- _Instruction_: Could you carry on the forum thread about radiation fields from a rotating current ring, picking up right after its last sentence?

Radiation fields from a rotating ring with current

[fluidistic]

Homework Statement

A ring with radius R has a constant current and is rotating around a diameter with constant angular velocity omega.
1)Calculate the radiation fields far from the ring.
2)What's the direction of the polarization for an observer along the axis of rotation?
3)What are the directions corresponding to maximum and minimum radiated power?
4)Calculate the force required to maintain a constant angular velocity.

Homework Equations

That's one big problem, I don't find any helpful equation whatsoever despite efforts.

The Attempt at a Solution

I am completely stuck on part 1, I've been skimming through both Jackson's and Zangwill's books as well as searching the web (found https://www.physicsforums.com/threads/electric-dipole-radiation-from-a-spinning-current-loop.800676/).
I am not really understanding the proceedure for part 1). The true expressions for the E and H fields are too complex to calculate so we make an approximation for far fields and we also make another approximation? I.e. we will consider only the electric dipole radiation assuming it is different from 0. If it is worth 0, then we will consider the magnetic dipole radiation assuming it is different from 0. If it is worth 0, then we will consider the radiation from the electric quadrupolar term? Is this all correct?
So I start with the electric dipole term, $\vec p = \int \vec r ' \rho (\vec r ' ) d^3 r'$. In my problem there's no explicit rho (only J) but I'm not sure it's enough to conclude that $\vec p=\vec 0$. I don't find any definition of the electric dipole term in terms of the current.

Now for the magnetic dipole term, it's worth $\frac{1}{2}\int (\vec r \times \vec J)d^3r$. My problem is that I couldn't find out how to write the current in neither spherical nor Cartesian coordinates. I'm currently at page 413 of Jackson's 3rd edition and I'm at a loss. Even if I had calculated $\vec m$ I wouldn't know how to proceed.
Thanks for any help, really.

 

[mfb]

Looks good so far. There is no non-zero charge density anywhere, so no electric contributions.

Finding $\vec m$ should be the easiest way to proceed. It is possible to evaluate the 3D integral with a suitable current distribution, but that could get messy.

 

[fluidistic]

Looks good so far. There is no non-zero charge density anywhere, so no electric contributions.

Finding $\vec m$ should be the easiest way to proceed. It is possible to evaluate the 3D integral with a suitable current distribution, but that could get messy.

Thank you so much for the reply!

- _Data supplied_:
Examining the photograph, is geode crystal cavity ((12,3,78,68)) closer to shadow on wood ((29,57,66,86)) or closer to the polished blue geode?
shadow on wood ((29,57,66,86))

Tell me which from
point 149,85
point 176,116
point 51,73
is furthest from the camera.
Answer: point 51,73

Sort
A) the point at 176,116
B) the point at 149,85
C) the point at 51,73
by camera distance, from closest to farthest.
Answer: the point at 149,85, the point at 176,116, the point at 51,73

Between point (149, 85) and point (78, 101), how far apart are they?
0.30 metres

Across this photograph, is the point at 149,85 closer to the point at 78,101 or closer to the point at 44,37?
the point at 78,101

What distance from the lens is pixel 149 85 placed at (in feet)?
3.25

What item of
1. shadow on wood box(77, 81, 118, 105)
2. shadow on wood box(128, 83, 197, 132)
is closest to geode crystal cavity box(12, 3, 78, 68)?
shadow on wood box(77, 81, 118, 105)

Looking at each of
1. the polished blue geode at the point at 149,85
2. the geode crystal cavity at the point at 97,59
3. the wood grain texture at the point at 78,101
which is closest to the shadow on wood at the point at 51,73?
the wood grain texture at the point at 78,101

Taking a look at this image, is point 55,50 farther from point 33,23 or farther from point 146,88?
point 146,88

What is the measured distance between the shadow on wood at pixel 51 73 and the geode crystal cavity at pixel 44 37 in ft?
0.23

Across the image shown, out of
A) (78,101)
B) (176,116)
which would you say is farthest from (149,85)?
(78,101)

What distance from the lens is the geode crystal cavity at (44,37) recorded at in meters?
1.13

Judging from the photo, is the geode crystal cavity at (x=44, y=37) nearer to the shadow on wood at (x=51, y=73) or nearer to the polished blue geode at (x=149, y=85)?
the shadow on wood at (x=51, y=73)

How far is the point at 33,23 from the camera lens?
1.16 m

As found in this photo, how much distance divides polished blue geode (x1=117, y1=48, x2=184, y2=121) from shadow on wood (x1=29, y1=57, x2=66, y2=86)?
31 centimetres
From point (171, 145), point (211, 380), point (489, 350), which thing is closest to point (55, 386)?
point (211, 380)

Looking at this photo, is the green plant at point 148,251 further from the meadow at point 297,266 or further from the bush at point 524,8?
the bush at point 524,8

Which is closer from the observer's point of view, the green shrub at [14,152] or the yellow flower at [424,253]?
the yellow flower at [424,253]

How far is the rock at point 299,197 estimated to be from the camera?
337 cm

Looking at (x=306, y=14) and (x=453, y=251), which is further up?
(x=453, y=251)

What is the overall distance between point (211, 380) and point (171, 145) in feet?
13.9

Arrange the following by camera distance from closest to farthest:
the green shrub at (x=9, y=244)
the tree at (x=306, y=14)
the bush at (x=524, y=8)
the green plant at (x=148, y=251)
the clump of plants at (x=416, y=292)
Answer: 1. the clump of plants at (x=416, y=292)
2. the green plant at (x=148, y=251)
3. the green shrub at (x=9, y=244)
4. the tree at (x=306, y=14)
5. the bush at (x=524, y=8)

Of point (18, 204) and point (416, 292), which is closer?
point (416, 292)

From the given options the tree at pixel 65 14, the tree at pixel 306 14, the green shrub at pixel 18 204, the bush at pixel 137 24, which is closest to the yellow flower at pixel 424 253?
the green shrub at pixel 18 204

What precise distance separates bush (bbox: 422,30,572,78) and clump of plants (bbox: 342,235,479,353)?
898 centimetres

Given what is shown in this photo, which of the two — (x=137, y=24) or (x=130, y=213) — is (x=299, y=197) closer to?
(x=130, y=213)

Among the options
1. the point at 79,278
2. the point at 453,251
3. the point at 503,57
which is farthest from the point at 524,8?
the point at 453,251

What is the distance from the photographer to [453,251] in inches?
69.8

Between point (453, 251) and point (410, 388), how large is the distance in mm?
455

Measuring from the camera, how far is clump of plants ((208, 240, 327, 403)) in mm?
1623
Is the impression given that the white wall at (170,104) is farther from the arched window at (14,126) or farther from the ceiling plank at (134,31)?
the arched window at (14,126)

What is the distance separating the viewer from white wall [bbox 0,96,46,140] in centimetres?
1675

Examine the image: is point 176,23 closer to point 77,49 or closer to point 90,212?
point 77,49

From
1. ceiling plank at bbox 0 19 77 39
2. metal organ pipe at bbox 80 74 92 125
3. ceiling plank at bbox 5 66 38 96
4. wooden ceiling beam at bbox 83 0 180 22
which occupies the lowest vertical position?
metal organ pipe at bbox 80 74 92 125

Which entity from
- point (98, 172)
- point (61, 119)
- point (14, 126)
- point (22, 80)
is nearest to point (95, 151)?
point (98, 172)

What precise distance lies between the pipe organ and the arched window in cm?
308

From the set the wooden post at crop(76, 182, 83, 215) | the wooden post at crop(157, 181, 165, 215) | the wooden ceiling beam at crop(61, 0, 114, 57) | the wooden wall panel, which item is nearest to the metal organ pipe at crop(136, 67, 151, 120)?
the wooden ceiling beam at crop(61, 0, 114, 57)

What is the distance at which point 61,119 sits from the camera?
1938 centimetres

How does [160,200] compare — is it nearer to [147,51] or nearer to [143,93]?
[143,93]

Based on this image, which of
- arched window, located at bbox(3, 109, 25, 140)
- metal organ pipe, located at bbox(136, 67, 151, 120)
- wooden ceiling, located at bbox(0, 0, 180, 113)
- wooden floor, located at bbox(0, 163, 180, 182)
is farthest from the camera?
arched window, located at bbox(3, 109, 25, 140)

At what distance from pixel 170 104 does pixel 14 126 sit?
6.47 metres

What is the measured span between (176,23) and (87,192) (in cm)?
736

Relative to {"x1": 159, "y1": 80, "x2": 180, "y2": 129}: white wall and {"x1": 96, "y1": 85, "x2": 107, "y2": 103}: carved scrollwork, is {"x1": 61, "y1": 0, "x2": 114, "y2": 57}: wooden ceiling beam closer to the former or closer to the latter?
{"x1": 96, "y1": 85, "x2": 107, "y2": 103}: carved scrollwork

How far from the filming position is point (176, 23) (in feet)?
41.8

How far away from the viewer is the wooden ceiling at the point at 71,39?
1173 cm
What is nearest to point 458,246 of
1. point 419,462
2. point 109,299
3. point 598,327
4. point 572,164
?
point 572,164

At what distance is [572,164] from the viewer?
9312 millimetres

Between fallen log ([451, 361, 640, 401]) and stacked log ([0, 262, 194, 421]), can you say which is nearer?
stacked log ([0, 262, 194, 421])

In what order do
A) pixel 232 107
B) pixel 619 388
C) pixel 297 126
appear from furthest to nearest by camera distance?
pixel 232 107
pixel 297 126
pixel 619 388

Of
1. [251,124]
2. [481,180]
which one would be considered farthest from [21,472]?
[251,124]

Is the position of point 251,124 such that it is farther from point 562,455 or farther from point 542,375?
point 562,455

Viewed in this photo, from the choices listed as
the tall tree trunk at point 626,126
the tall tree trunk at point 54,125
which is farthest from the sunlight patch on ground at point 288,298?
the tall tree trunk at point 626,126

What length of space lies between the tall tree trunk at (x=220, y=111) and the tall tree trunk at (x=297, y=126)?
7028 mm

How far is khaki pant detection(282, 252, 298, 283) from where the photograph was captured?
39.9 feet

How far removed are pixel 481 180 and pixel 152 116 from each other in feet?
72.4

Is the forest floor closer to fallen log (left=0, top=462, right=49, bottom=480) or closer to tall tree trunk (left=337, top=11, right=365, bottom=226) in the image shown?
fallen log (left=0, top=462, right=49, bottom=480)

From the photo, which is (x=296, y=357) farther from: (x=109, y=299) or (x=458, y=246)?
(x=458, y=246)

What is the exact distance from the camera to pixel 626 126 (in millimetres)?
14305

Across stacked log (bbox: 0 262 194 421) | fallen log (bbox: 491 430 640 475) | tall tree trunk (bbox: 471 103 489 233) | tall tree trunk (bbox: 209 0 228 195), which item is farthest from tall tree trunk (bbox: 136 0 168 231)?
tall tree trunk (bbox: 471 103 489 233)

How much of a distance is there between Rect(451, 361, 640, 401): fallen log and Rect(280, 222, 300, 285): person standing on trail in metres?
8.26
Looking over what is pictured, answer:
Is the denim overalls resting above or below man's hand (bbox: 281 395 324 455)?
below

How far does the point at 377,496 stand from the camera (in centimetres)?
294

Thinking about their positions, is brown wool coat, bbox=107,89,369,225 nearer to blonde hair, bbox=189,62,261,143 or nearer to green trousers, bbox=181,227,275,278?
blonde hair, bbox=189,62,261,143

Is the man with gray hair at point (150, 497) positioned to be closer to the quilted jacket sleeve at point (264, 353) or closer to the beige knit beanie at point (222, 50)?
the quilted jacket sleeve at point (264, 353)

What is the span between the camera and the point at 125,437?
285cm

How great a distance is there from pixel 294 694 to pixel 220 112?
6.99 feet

- _Output for this exercise_:
Ok, if the ring wasn't moving the magnetic moment would be worth $\vec m_0=I_0\pi R^2\hat x=m_0\hat x$ but if it's rotating around the z-axis then $\vec m(t)=m_0[\cos (\omega t)\hat x + \sin (\omega t) \hat y]$. Since it is different from 0, I shouldn't bother by calculating the quadrupole term (which I guess would vanish), because this magnetic dipole term is the one that dominates in the radiation zone.
From it, it's not clear to me how to compute the fields. From Zangwill's book, he says it's more convenient to work with $\alpha (\vec r , t)=\frac{\partial \vec A_{rad}(\vec r ,t)}{\partial t}$ than with the potential vector $\vec A$ in order to get the fields. He writes a few pages later that $\alpha (\vec r , t)=\frac{d^2}{dt^2}\vec p _{ret} + \frac{1}{c}\frac{d^2}{dt^2}\vec m _{ret} \times \hat r + \frac{1}{c}\frac{d^3}{dt^3}\vec Q _{ret} \cdot \hat r+...$.
In my case $\vec \alpha (\vec r, t)\approx \frac{-\omega ^2 m_0}{c}[\cos [\omega (t-r/c) + \sin [\omega (t-r/c)]]]\times \hat r$.
If I use $\hat r=\cos\phi\sin\theta \hat x+\sin\theta\sin\phi\hat y+\cos\theta\hat z$, then I get \vec \alpha (\vec r, t)=-\frac{\omega^2 m_0}{c} \{ \cos [\omega (t-r/c) (\sin\phi \sin\theta \hat z - \cos \theta \hat y)] +\sin [\omega (t-r/c)(\cos\theta \hat x - \cos \phi \sin \theta \hat z)] \}.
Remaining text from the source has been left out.